Pub Date: Sept. 1st, 2000
ISBN: 0-399-14667-9
Publisher: Putnam

A half-successful debut focusing on three very different women and the family ties that keep them together despite their outsider status in three different cultures: Chinese, French, and American.

Celine Arnaux is a rich, famous photographer, now 75, whose haunting and bizarrely erotic images of her young granddaughter won her international acclaim and also notoriety years ago, especially in her native China. The only child of a French surgeon and his Chinese wife, raised in Paris in privileged circumstances (albeit shadowed by racism), Celine was and is supremely indifferent to everything but her art.
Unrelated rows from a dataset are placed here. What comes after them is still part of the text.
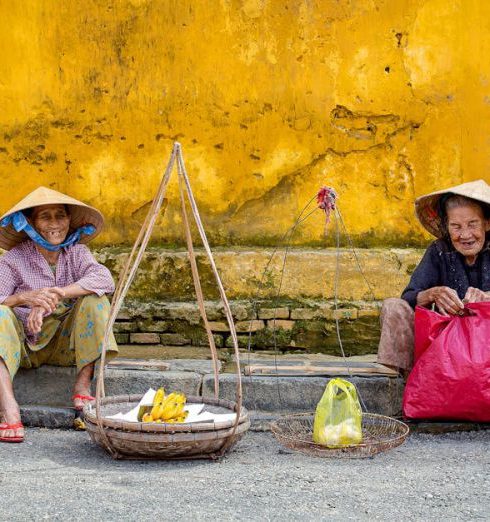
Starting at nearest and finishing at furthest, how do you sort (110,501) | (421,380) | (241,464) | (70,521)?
(70,521), (110,501), (241,464), (421,380)

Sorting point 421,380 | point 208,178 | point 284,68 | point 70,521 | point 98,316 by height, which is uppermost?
point 284,68

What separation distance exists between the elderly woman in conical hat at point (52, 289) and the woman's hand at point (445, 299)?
153cm

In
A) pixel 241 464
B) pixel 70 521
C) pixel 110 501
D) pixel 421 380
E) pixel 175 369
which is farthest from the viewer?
pixel 175 369

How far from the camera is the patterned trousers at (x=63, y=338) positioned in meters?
4.22

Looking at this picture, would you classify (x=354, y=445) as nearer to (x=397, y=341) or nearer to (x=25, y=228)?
(x=397, y=341)

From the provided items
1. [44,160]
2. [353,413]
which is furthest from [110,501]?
[44,160]

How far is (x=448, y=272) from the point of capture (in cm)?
443

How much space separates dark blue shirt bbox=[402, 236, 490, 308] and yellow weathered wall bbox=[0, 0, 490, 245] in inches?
44.2

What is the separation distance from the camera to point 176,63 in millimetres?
5562

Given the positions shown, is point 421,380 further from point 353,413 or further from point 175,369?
point 175,369

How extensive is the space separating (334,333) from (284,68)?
165 centimetres

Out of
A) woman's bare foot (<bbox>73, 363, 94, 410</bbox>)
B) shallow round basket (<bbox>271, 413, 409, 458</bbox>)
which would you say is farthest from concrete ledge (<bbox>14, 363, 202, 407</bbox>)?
shallow round basket (<bbox>271, 413, 409, 458</bbox>)

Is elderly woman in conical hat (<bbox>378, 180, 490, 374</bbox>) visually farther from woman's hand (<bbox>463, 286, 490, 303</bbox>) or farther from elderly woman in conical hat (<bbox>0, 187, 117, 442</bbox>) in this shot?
elderly woman in conical hat (<bbox>0, 187, 117, 442</bbox>)

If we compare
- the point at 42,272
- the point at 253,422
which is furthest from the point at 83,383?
the point at 253,422
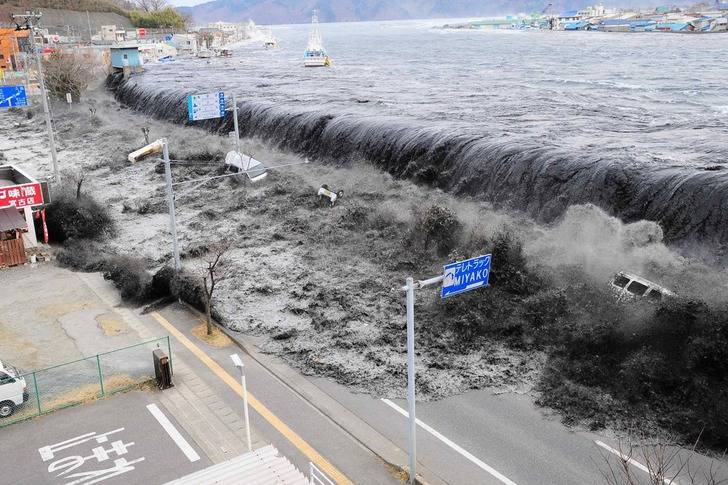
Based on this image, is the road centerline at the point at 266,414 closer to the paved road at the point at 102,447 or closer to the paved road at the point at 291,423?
the paved road at the point at 291,423

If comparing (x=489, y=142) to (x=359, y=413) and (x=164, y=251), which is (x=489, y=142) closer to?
(x=164, y=251)

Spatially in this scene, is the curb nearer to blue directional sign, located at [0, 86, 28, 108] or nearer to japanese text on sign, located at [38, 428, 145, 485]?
japanese text on sign, located at [38, 428, 145, 485]

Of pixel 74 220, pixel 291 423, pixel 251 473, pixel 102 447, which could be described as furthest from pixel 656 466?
pixel 74 220

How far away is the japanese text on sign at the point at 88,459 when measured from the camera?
16.0 m

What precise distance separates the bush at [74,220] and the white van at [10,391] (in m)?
18.5

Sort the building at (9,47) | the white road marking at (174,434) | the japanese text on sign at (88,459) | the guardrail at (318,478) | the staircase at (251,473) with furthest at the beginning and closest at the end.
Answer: the building at (9,47) < the white road marking at (174,434) < the japanese text on sign at (88,459) < the guardrail at (318,478) < the staircase at (251,473)

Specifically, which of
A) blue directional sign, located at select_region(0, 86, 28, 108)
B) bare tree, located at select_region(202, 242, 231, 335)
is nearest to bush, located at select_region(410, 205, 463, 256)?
bare tree, located at select_region(202, 242, 231, 335)

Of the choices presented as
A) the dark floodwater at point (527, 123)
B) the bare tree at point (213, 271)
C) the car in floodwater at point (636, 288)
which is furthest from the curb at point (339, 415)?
the dark floodwater at point (527, 123)

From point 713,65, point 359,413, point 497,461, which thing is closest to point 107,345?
point 359,413

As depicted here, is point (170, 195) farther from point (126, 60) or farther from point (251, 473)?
point (126, 60)

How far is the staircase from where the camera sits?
41.0ft

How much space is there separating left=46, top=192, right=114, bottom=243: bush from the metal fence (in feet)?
57.4

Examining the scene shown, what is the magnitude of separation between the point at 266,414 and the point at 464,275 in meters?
8.43

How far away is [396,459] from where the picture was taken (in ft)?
55.5
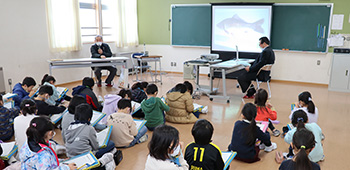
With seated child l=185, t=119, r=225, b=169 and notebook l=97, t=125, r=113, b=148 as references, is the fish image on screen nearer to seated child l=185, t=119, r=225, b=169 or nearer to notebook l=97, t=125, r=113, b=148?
notebook l=97, t=125, r=113, b=148

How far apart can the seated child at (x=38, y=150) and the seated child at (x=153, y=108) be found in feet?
5.70

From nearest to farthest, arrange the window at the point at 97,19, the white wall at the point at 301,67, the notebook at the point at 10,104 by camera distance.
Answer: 1. the notebook at the point at 10,104
2. the white wall at the point at 301,67
3. the window at the point at 97,19

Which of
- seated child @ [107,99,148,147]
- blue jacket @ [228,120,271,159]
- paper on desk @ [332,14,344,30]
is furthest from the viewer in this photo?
paper on desk @ [332,14,344,30]

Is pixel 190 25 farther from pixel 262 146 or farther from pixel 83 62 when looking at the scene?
pixel 262 146

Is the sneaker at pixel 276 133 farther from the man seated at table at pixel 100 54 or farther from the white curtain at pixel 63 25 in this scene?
the white curtain at pixel 63 25

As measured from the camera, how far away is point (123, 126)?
10.7ft

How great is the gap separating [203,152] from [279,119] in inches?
112

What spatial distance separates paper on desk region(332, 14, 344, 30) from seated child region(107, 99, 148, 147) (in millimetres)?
5712

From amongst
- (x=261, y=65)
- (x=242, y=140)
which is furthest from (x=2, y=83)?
(x=261, y=65)

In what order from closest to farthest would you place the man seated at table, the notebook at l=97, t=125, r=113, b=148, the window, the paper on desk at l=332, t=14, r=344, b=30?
the notebook at l=97, t=125, r=113, b=148 → the paper on desk at l=332, t=14, r=344, b=30 → the man seated at table → the window

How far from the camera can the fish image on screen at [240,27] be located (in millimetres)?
7434

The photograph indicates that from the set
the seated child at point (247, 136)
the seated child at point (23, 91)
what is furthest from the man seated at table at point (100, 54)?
the seated child at point (247, 136)

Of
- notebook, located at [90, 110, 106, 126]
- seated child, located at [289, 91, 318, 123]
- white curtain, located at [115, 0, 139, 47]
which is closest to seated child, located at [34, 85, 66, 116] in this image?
notebook, located at [90, 110, 106, 126]

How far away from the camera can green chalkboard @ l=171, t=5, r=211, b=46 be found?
27.1ft
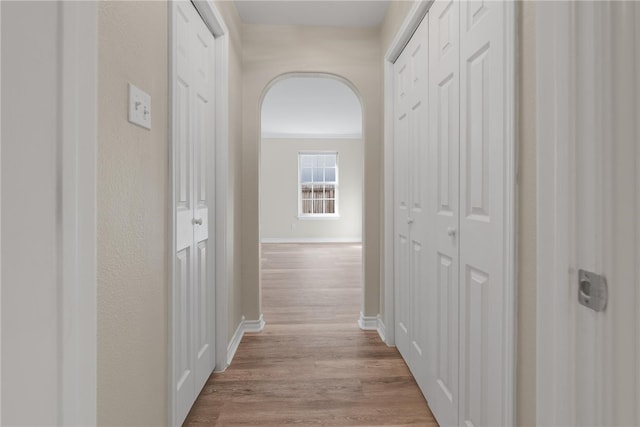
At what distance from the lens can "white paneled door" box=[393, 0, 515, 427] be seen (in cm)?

She always neglected her passive daughter Sumin, and was interested in her granddaughter Cameron only as a model. Compliant to a fault, Sumin permitted Cameron to be photographed by Celine from infancy on, often nude or half-clad in Chinese Communist garb of some sort, in settings that evoke barely hidden violence. Presumably the imagery thus created is meant to represent the assault on traditional Chinese culture by Mao Tse-tung's brutal Red Guards during the 1960s and Celine's attempt to come to terms with that repression through her art—though the author offers up all of this without comment. It’s revealed that Celine's aged mother, who returned to Beijing after her husband's death, was found to possess the offending photographs and that a dreadful fate was in store for her. As if the cold-hearted Celine ever cared. When these women converge on an isolated cabin in Virginia for a reunion of sorts because Celine has grudgingly consented to be interviewed there for Aperture, the underlying tension is made all too clear by the ceaseless, icy bickering. Shepard's oddly disjointed story is not served well by frequent shifts in point of view, and a dispassionate style is too often dressed up with quotes from great literature, asides in French, and inconsequential musing on the creative process.

A cerebral study of self-absorbed women that never dares to question its own artistic pretensions.